If the stress experienced occurs for a long time and is increasingly dangerous, it is feared to be a symptom of postpartum depression. At this stage of depression, there needs to be further action by a doctor or psychologist.
Baby blues that happened to daddy
The baby blues that occur to fathers are different from the baby blues that occur due to hormonal changes in women. Men who become fathers certainly do not experience the phase of pregnancy or childbirth. Well, what happens here is a change in inner turmoil, where it is common and can change the state of a father.
There are many factors that can contribute to a man's depression when he is a father. The following are the 3 most common things that usually happen:
- Not ready to be a father . Usually, this is triggered by concerns about new responsibilities. For those of you who experience, maybe you will think that you have a living dependency, namely family. In addition, many fathers think that this is the end of your moment of freedom as yourself.
- Concerns about money. It's natural and common for men who are worried about financial problems they will face. Moreover, if you are the only one who works to make money.
- Fear of new roles. Here, you might be worried and wonder, would you be a good father or not? Especially if you have bad memories in childhood about your father's figure, or you want to be a different parent for your child later.
In addition to the three things that are feared by the new father figure above, a study has looked at 5000 families related to the baby blues syndrome. Of the 5,000 people, 10% of new fathers are said to have a higher baby blues level than other postpartum syndromes.
This important discovery, must be known to you new parents. Why is that? Isn't this normal? Yes, it is natural, but there is a big impact that must be addressed by experts. Father can't just ignore this baby blues syndrome.
This syndrome can affect the happiness and harmony of a new family, because you will find it difficult to support your wife (who will also experience hormonal changes). Then, the father also cannot enjoy his role with the newborn baby. Obviously, if this is left too long, it can become a more dangerous postpartum syndrome.
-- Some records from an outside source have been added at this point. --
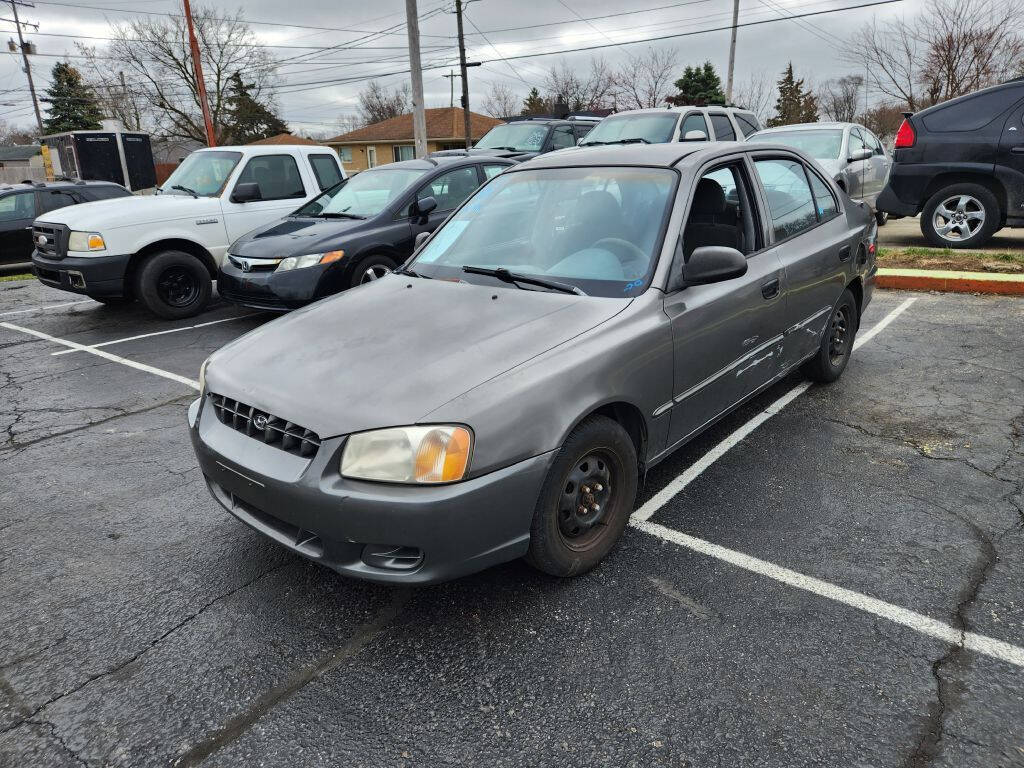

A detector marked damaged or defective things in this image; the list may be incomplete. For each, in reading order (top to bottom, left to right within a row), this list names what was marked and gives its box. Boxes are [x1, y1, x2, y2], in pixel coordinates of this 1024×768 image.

crack in asphalt [0, 561, 292, 741]
crack in asphalt [168, 589, 411, 768]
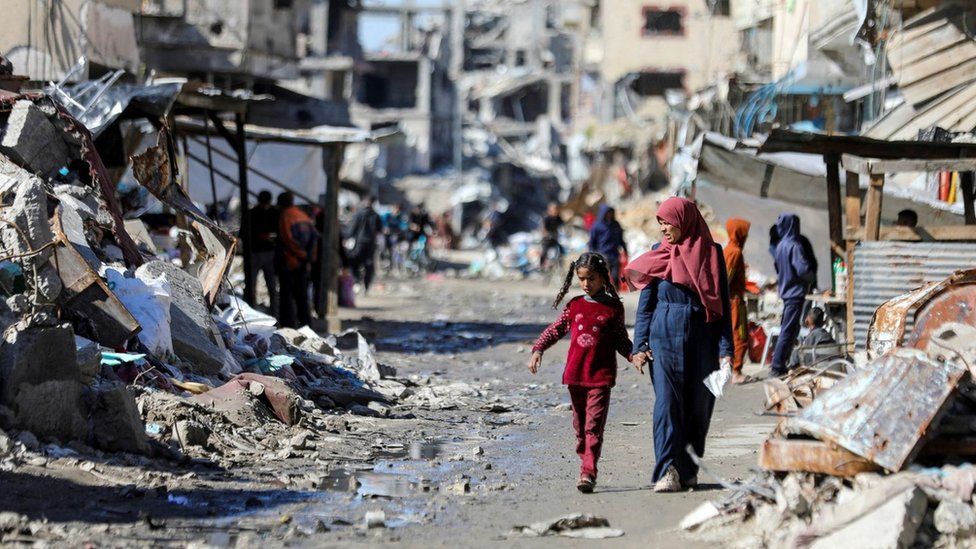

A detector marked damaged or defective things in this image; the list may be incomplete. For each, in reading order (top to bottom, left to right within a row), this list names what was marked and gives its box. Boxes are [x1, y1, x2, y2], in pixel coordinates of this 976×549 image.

rusted metal sheet [856, 242, 976, 348]
crumpled sheet metal [868, 268, 976, 356]
rusted metal sheet [868, 268, 976, 356]
rusted metal sheet [760, 436, 880, 476]
crumpled sheet metal [784, 346, 968, 470]
rusted metal sheet [788, 348, 964, 468]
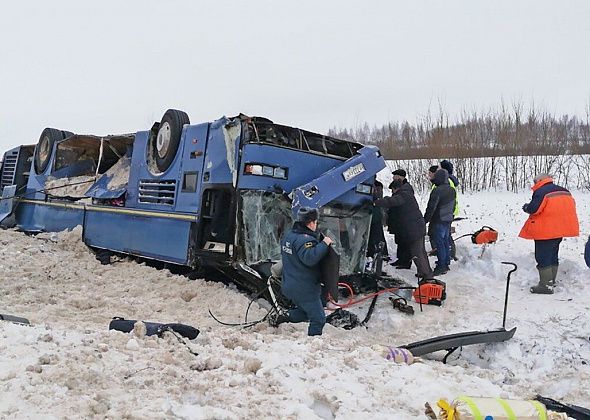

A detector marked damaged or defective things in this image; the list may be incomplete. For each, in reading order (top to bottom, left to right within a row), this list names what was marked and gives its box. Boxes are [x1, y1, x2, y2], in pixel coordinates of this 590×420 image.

overturned blue bus [0, 110, 388, 296]
shattered windshield [239, 190, 370, 276]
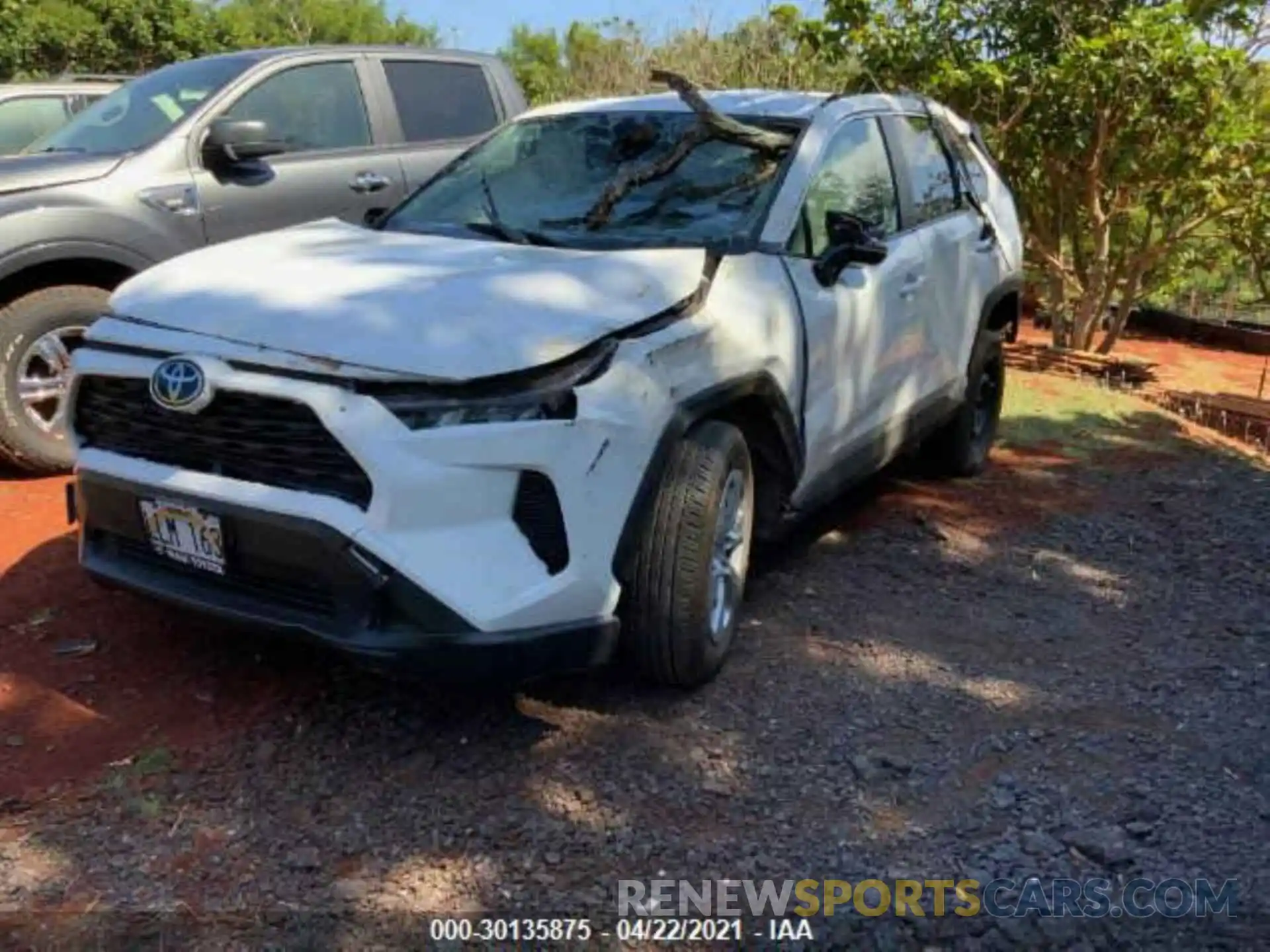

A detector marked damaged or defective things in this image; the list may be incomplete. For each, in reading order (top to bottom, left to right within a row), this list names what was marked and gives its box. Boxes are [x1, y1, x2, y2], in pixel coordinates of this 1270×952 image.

crumpled hood [0, 151, 122, 196]
shattered windshield [378, 111, 792, 250]
crumpled hood [106, 218, 706, 378]
damaged headlight assembly [370, 340, 617, 431]
white damaged suv [67, 81, 1021, 690]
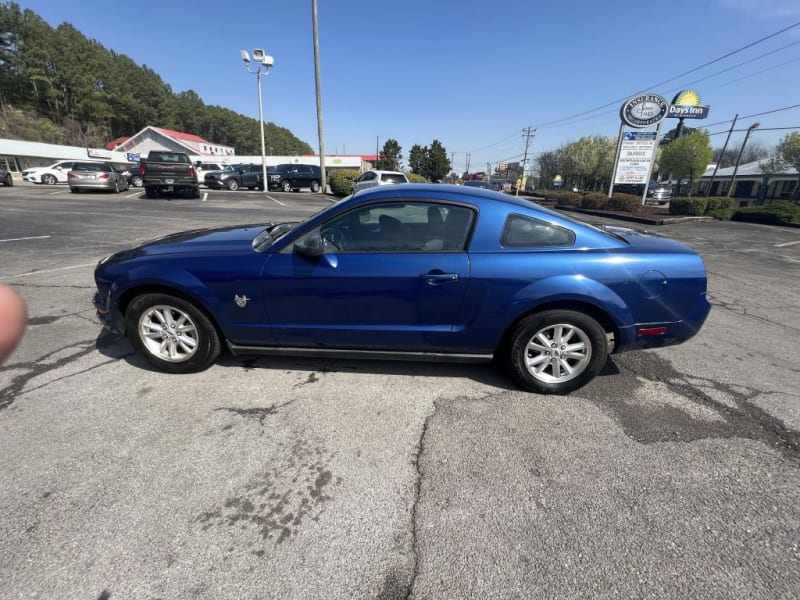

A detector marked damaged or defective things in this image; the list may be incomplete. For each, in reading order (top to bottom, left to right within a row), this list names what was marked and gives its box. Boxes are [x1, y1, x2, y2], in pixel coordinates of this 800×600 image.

cracked asphalt [0, 185, 796, 596]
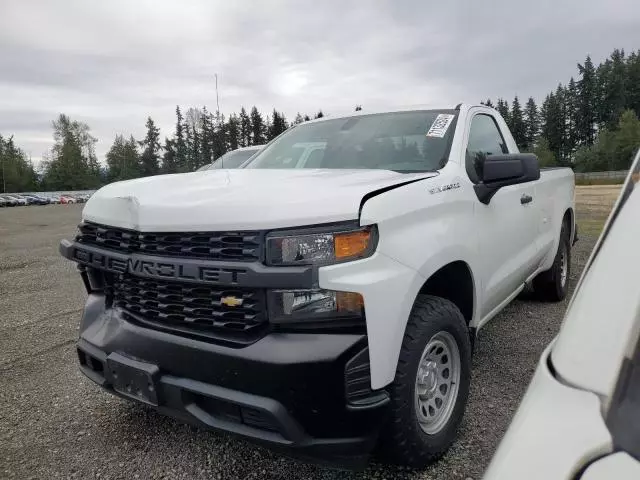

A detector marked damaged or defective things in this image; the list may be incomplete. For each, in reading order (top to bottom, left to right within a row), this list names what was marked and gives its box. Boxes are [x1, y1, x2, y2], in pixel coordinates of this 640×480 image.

dented hood [81, 169, 436, 231]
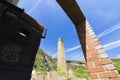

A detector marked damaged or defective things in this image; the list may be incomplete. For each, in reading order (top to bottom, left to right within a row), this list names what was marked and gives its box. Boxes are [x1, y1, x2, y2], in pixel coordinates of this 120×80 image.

rusted metal sheet [0, 0, 44, 79]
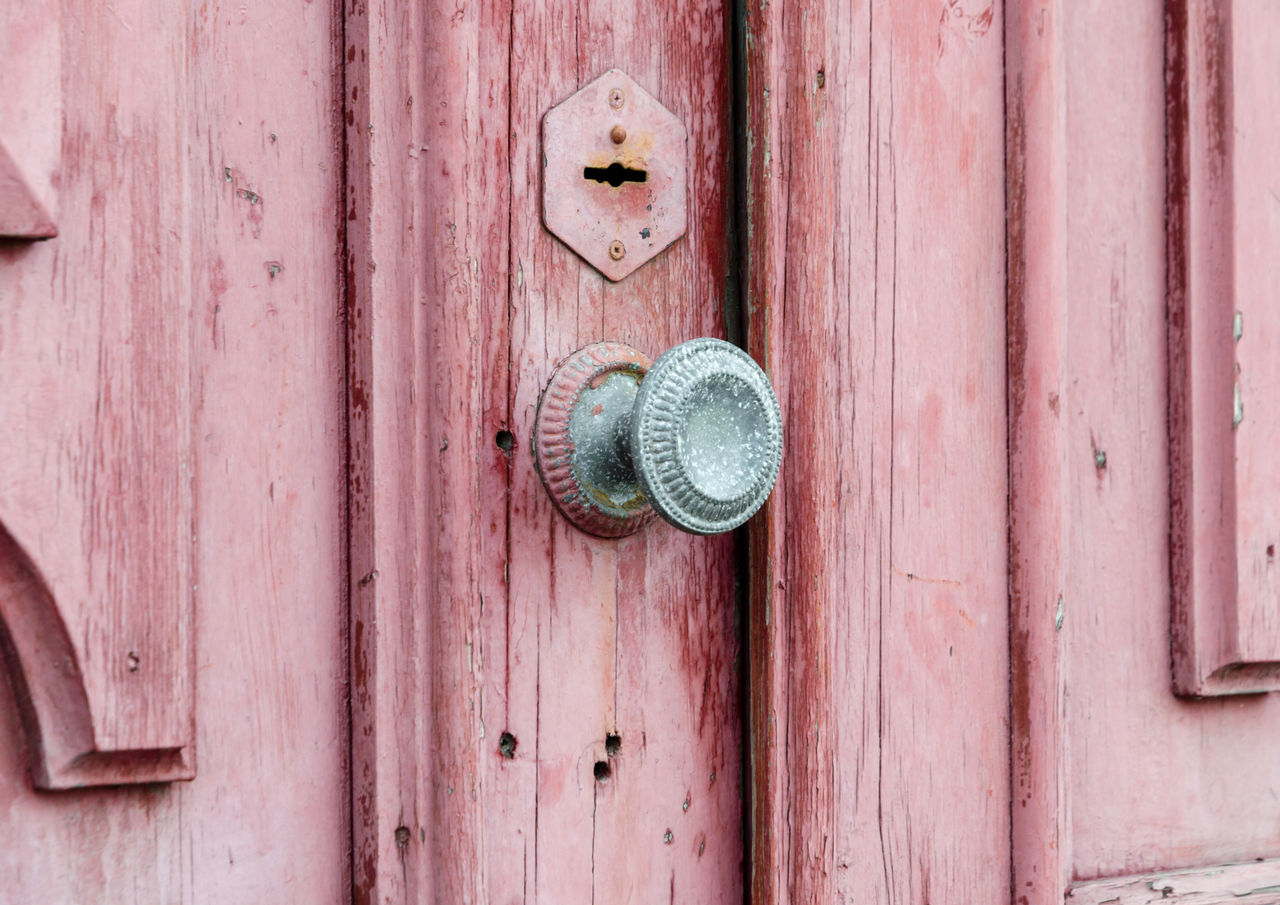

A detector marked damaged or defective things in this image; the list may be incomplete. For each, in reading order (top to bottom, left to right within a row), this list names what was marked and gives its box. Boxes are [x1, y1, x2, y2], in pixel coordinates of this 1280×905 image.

rusty metal plate [540, 69, 684, 280]
corroded door hardware [540, 69, 684, 280]
corroded door hardware [528, 340, 780, 536]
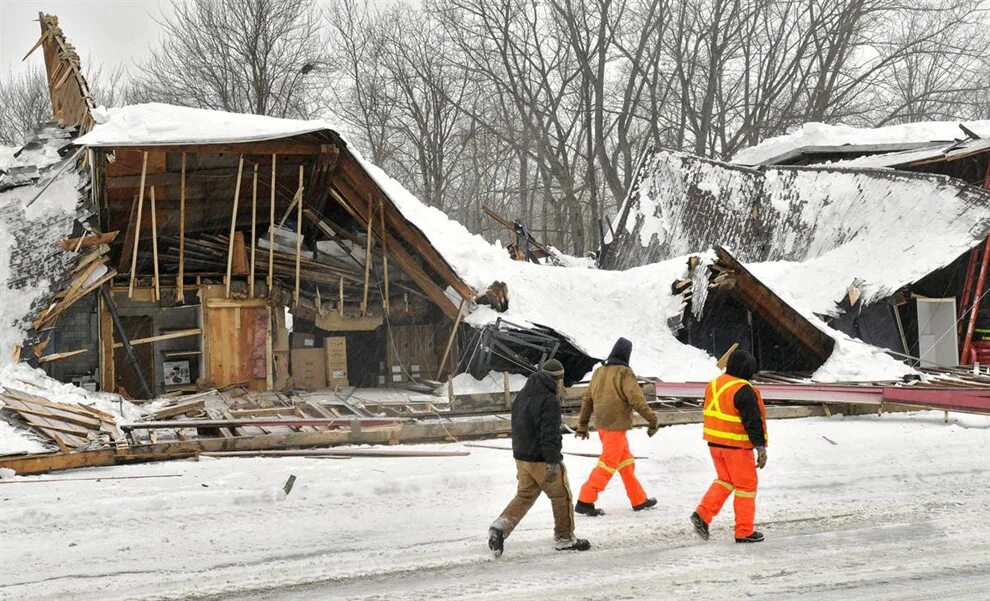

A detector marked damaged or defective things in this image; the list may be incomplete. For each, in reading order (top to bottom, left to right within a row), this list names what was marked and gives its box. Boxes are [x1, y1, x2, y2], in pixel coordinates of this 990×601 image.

splintered wood [0, 390, 121, 450]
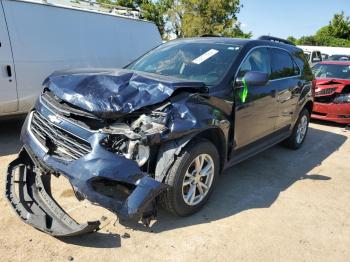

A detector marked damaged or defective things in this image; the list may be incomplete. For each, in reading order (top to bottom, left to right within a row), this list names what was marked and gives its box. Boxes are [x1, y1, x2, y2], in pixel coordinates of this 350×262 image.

crumpled front bumper [4, 101, 168, 236]
crushed hood [43, 69, 205, 118]
damaged chevrolet equinox [5, 35, 314, 236]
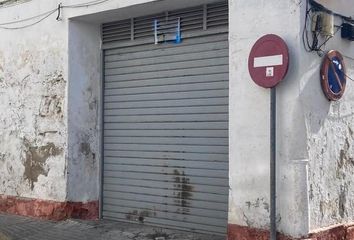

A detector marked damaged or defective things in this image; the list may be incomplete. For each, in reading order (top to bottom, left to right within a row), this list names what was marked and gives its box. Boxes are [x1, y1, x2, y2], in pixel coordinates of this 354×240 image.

rusty water stain [23, 141, 63, 189]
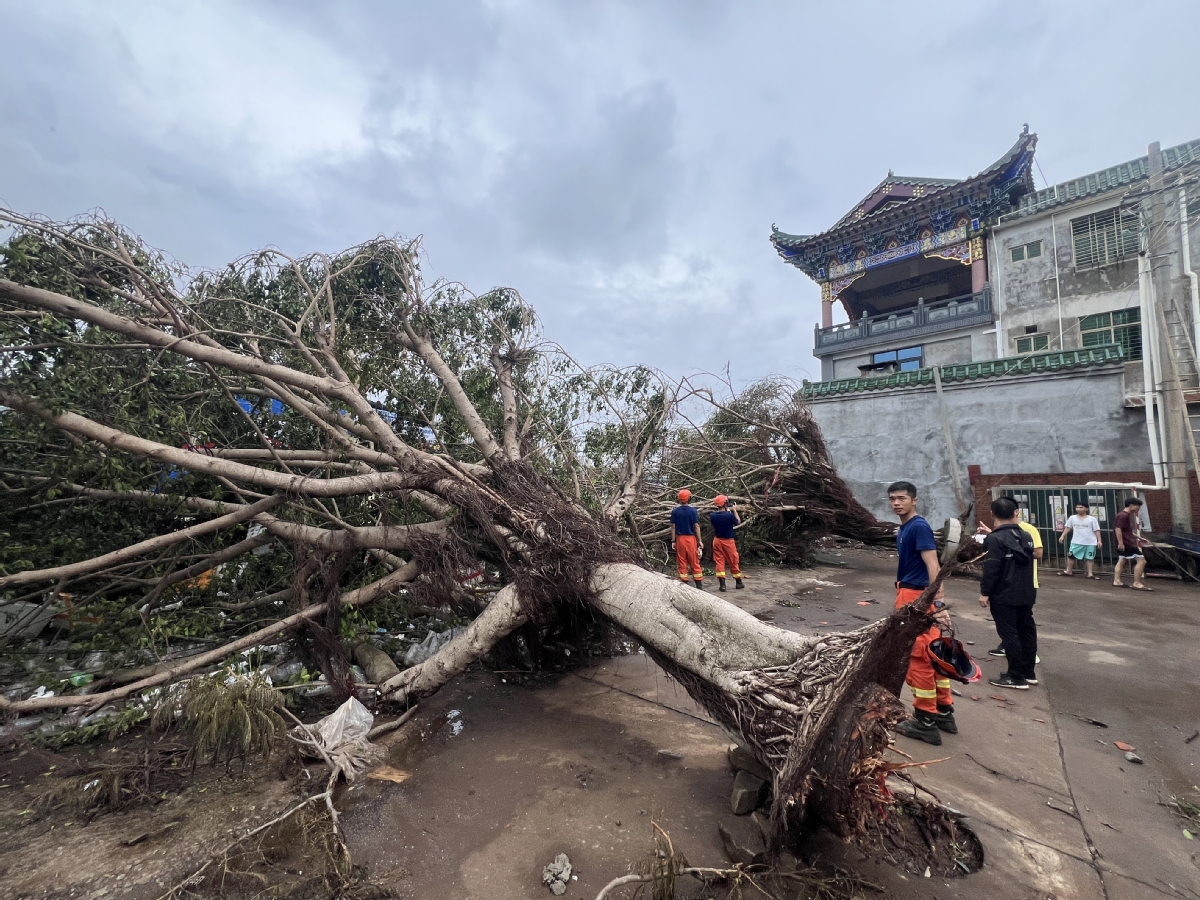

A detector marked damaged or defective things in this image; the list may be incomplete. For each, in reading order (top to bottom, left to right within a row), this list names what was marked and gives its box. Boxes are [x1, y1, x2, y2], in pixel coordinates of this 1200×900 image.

broken concrete block [724, 748, 772, 782]
broken concrete block [729, 768, 768, 816]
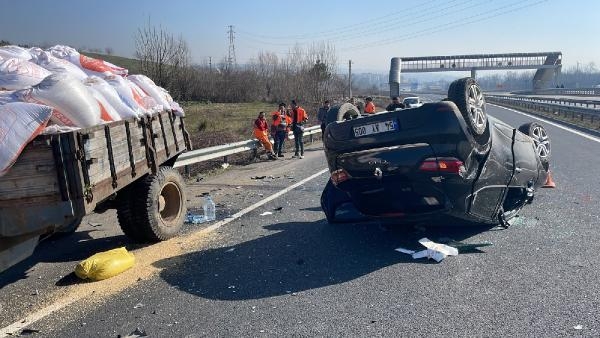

What can you do to overcome the baby blues for your father?
1. Give understanding to each other
If your partner experiences baby blues syndrome like this, it's important to identify it first. Try to overcome the problem by talking from heart to heart. Listen to your partner empathetically to find out the anxiety and fear of your partner. As much as possible, put yourself in his position so that you can understand your partner well. Try to encourage your partner to share, and be a person who can be relied on in this moment of silence.
2. Stay away from negative thoughts and people
Not everyone can understand this baby blues feeling. Try communicating with people who have an open and positive mind. Certainly, there are those who underestimate your condition, thus adding to depression. Okay, stay away from them for a while.
It is also important to always ask for advice and opinions from friends, relatives, or even parents themselves who might have been in the same conditions. As much as possible don't let yourself be alone. When you are alone, negative thoughts easily haunt you. When you are with other people, your mind will be distracted on other things.
3. Consult a doctor and expert
If this happens for a long time and you cannot complete it yourself, it is strongly recommended to contact a doctor, psychologist or therapist. Chances are you will get antidepressant drugs or are advised to take counseling. You need not be embarrassed to seek help for your mental problems. Like physical illness, psychiatric problems are natural. Finding help is an important step so that you can return to functioning properly in your family and live happily.